Top of Document extract

The City School (abbreviated as TCS) is an education company established in 1978, which operates English medium primary and secondary with over 160 schools in 49 cities across Pakistan along with joint venture projects in UAE, Saudi Arabia, Philippines and Malaysia. It is one of the largest private educational organisations in Pakistan, with a total of 150,000 students enrolled as of 2018. In 2018, The City School celebrated 40 years of service in the education industry of Pakistan.

Its primary school is based on curriculum derived from the UK's National Curriculum, while its secondary school education is divided between the local Pakistani curriculum and the Cambridge regulated international GCE programs. Founded in Karachi in 1978, the school's head office is based in Karachi  with regional offices in Karachi and Lahore.

Campuses and Branches 
Some of the prominent campuses are:

Head Office 

 31-Industrial Area, Gurumangat Road, Gulberg III, Lahore, Pakistan.

Southern Region

Karachi 

 PAF Chapter is located at Shaheed-e-Millat Extension, Off Shahrah-e-Faisal, Karachi. It is a co-educational campus and offers education from Playgroup to A Level.
Darakhshan Campus located at Kayabane-e-Bukhari is a co-educational campus, From class 4 to O Level.
PECHS Campus located in Mehmoodabad

Gulshan Network 
 Gulshan Campus A (GCA) is a boys campus located at PB 4, Block B N.C.E.C.H.S Block 10-A Gulshan-e-Iqbal, Karachi. It offers education from grades 7 to 11 (O-Levels) and 9th grade Matriculation.
 Gulshan Campus B is located at PB 4, Block B N.C.E.C.H.S Block 10-A Gulshan-e-Iqbal, Karachi. It is a co-educational campus and offers education from playgroup to grade 8.
 Gulshan Junior Campus is located at E-61, 62, Block 7 Gulshan-e-Iqbal, Karachi. It is a co-educational campus and offers education from grades 3 to 5, rumors of The City school converting it into a boys only campus starting from grade 6 ending at an unknown grade have spread.
 Gulshan Campus C is located at ST-4A, Block 7, Gulshan-e-Iqbal, Karachi. It is a girls only branch. It offers education from grades 6 to 11 (O-Levels).
 Gulshan A Level Campus: is a branch for students who opt for A Level. It is located at E-21/22, Block 7, Gulshan-e-Iqbal.

Bottom of Document extract
Top of Source material

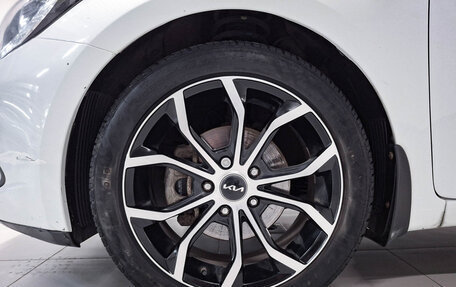 KIA cee'd III, 2014 год, 874 000 рублей, 22 фотография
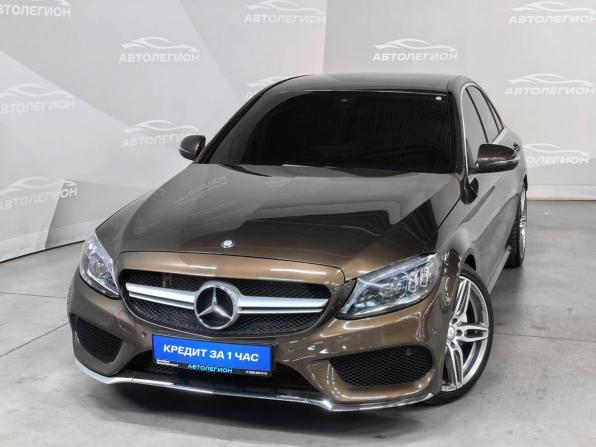 Mercedes-Benz C-Класс IV (W205) с пробегом 2014 года, цена 2 220 000 рублей, 246000 км, седан, Автокод Объявления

Bottom of Source material

> [Exercise]
Reproduce, without alteration, the section of the text about The City School that runs from "Gulshan Campus B" up to and including "to grade 8.".

> [Solved problem]
Gulshan Campus B is located at PB 4, Block B N.C.E.C.H.S Block 10-A Gulshan-e-Iqbal, Karachi. It is a co-educational campus and offers education from playgroup to grade 8.